Listed entries
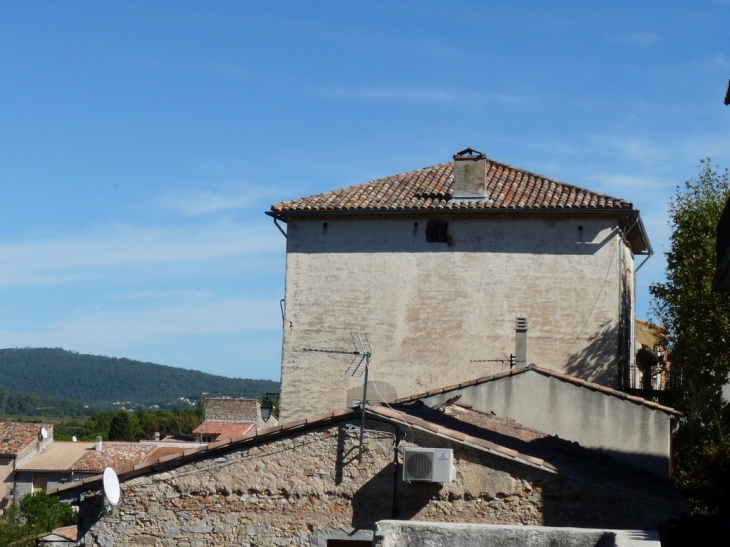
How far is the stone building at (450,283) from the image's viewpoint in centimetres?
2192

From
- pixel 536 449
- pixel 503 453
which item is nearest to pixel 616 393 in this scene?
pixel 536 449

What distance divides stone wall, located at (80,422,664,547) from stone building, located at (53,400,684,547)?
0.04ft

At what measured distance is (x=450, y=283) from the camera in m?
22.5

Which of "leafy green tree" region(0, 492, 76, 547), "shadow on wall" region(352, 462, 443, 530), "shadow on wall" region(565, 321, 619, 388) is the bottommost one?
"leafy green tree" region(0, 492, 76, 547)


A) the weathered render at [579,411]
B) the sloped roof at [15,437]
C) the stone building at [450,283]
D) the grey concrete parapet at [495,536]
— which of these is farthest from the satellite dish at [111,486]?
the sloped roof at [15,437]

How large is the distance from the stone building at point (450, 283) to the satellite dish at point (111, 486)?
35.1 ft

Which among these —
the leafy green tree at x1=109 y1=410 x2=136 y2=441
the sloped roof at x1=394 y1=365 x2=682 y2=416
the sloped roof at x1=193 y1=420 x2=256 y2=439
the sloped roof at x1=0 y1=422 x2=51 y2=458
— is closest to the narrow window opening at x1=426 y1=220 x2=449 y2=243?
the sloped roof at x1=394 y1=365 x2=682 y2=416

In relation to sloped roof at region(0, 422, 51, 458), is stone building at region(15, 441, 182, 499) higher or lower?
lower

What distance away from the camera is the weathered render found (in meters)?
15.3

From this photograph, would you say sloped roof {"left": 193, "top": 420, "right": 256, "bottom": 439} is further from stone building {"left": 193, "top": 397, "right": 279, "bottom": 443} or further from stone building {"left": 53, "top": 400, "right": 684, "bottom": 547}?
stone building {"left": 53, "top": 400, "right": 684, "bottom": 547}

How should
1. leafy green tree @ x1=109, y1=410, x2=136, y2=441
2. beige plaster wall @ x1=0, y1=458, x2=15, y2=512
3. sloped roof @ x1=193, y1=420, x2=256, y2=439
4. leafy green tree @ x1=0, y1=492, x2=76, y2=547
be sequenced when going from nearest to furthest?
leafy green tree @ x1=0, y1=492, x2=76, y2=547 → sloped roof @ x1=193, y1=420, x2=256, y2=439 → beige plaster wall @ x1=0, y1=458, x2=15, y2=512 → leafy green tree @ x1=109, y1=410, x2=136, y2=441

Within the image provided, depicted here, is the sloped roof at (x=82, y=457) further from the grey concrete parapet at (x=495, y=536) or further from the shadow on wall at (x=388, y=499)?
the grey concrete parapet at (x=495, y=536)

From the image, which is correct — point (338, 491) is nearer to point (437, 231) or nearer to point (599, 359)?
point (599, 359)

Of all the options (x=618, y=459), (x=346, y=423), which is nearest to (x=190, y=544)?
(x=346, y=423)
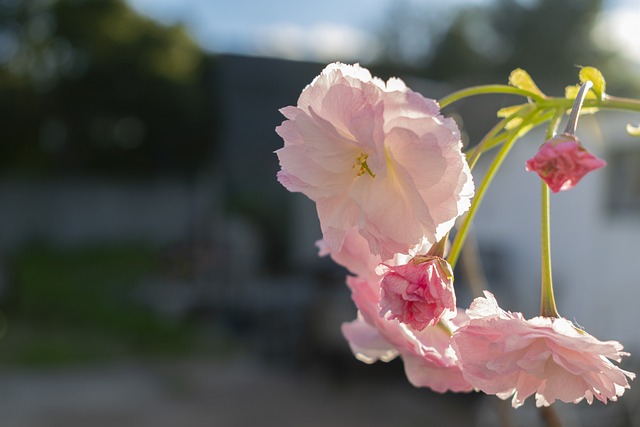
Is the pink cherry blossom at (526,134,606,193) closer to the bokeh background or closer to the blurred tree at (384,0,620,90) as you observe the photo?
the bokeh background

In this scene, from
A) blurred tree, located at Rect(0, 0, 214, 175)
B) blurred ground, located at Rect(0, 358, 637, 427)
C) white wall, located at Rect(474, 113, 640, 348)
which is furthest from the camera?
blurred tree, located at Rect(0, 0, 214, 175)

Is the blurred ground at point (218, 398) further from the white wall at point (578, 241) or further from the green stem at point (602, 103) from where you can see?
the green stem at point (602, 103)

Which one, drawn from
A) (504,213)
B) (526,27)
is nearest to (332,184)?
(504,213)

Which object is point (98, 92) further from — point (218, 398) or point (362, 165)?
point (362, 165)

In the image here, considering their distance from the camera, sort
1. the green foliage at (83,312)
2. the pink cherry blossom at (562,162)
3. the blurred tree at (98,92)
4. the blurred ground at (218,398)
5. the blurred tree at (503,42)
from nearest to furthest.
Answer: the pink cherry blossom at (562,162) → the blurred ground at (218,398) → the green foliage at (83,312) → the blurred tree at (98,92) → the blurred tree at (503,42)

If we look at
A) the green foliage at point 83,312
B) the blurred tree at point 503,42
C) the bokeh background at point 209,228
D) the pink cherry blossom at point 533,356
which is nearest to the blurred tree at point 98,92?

Problem to work on
Turn every line of the records above into a numbered list, skipping blank lines and leaving the pictures out.

The response
1. How far is the stone building at (450,283) from the image's viewpoint in centimetres?
2. 2192
3. From
4. - pixel 536 449
5. - pixel 503 453
6. which item is nearest to pixel 616 393 in this scene?
7. pixel 536 449
8. What distance divides stone wall, located at (80,422,664,547) from stone building, located at (53,400,684,547)?
9. 0.04ft
10. At what measured distance is (x=450, y=283) from the camera in m?
11. 22.5
12. Which of "leafy green tree" region(0, 492, 76, 547), "shadow on wall" region(352, 462, 443, 530), "shadow on wall" region(565, 321, 619, 388) is the bottommost one?
13. "leafy green tree" region(0, 492, 76, 547)
14. A) the weathered render at [579,411]
15. B) the sloped roof at [15,437]
16. C) the stone building at [450,283]
17. D) the grey concrete parapet at [495,536]
18. — which of these is farthest from the satellite dish at [111,486]?
19. the sloped roof at [15,437]
20. How large is the distance from the stone building at point (450, 283) to the satellite dish at point (111, 486)?
21. 35.1 ft
22. Which among these —
23. the leafy green tree at x1=109 y1=410 x2=136 y2=441
24. the sloped roof at x1=394 y1=365 x2=682 y2=416
25. the sloped roof at x1=193 y1=420 x2=256 y2=439
26. the sloped roof at x1=0 y1=422 x2=51 y2=458
27. — is closest to the narrow window opening at x1=426 y1=220 x2=449 y2=243?
28. the sloped roof at x1=394 y1=365 x2=682 y2=416
29. In relation to sloped roof at region(0, 422, 51, 458), is stone building at region(15, 441, 182, 499) higher or lower?
30. lower
31. What distance away from the camera is the weathered render found (in meters)?
32. 15.3
33. From this photograph, would you say sloped roof {"left": 193, "top": 420, "right": 256, "bottom": 439} is further from stone building {"left": 193, "top": 397, "right": 279, "bottom": 443} or further from stone building {"left": 53, "top": 400, "right": 684, "bottom": 547}?
34. stone building {"left": 53, "top": 400, "right": 684, "bottom": 547}
35. How should
36. 1. leafy green tree @ x1=109, y1=410, x2=136, y2=441
37. 2. beige plaster wall @ x1=0, y1=458, x2=15, y2=512
38. 3. sloped roof @ x1=193, y1=420, x2=256, y2=439
39. 4. leafy green tree @ x1=0, y1=492, x2=76, y2=547
40. be sequenced when going from nearest to furthest?
41. leafy green tree @ x1=0, y1=492, x2=76, y2=547 → sloped roof @ x1=193, y1=420, x2=256, y2=439 → beige plaster wall @ x1=0, y1=458, x2=15, y2=512 → leafy green tree @ x1=109, y1=410, x2=136, y2=441
42. Within the image provided, depicted here, is the sloped roof at (x=82, y=457) further from the grey concrete parapet at (x=495, y=536) or further from the shadow on wall at (x=388, y=499)?
43. the grey concrete parapet at (x=495, y=536)
44. From the image, which is correct — point (338, 491) is nearer to point (437, 231) or nearer to point (599, 359)?
45. point (599, 359)
46. Of all the options (x=618, y=459), (x=346, y=423), which is nearest to (x=190, y=544)?
47. (x=346, y=423)
48. Is the pink cherry blossom at (526,134,606,193) closer to the bokeh background or closer to the blurred tree at (384,0,620,90) as you observe the photo?
49. the bokeh background
50. In this scene, from
51. A) blurred tree, located at Rect(0, 0, 214, 175)
52. B) blurred ground, located at Rect(0, 358, 637, 427)
53. C) white wall, located at Rect(474, 113, 640, 348)
54. which is furthest from the camera?
55. blurred tree, located at Rect(0, 0, 214, 175)
56. Is the blurred ground at point (218, 398) further from the white wall at point (578, 241) or further from the green stem at point (602, 103) from where you can see?
57. the green stem at point (602, 103)
58. Which one, drawn from
59. A) (504,213)
60. B) (526,27)
61. is nearest to (332,184)?
62. (504,213)
63. Which object is point (98, 92) further from — point (218, 398) or point (362, 165)?
64. point (362, 165)
65. In the image here, considering their distance from the camera, sort
66. 1. the green foliage at (83,312)
67. 2. the pink cherry blossom at (562,162)
68. 3. the blurred tree at (98,92)
69. 4. the blurred ground at (218,398)
70. 5. the blurred tree at (503,42)
71. from nearest to furthest.
72. Answer: the pink cherry blossom at (562,162) → the blurred ground at (218,398) → the green foliage at (83,312) → the blurred tree at (98,92) → the blurred tree at (503,42)
73. If we look at
74. A) the green foliage at point 83,312
75. B) the blurred tree at point 503,42
76. C) the bokeh background at point 209,228
77. D) the pink cherry blossom at point 533,356
78. which is nearest to the blurred tree at point 98,92?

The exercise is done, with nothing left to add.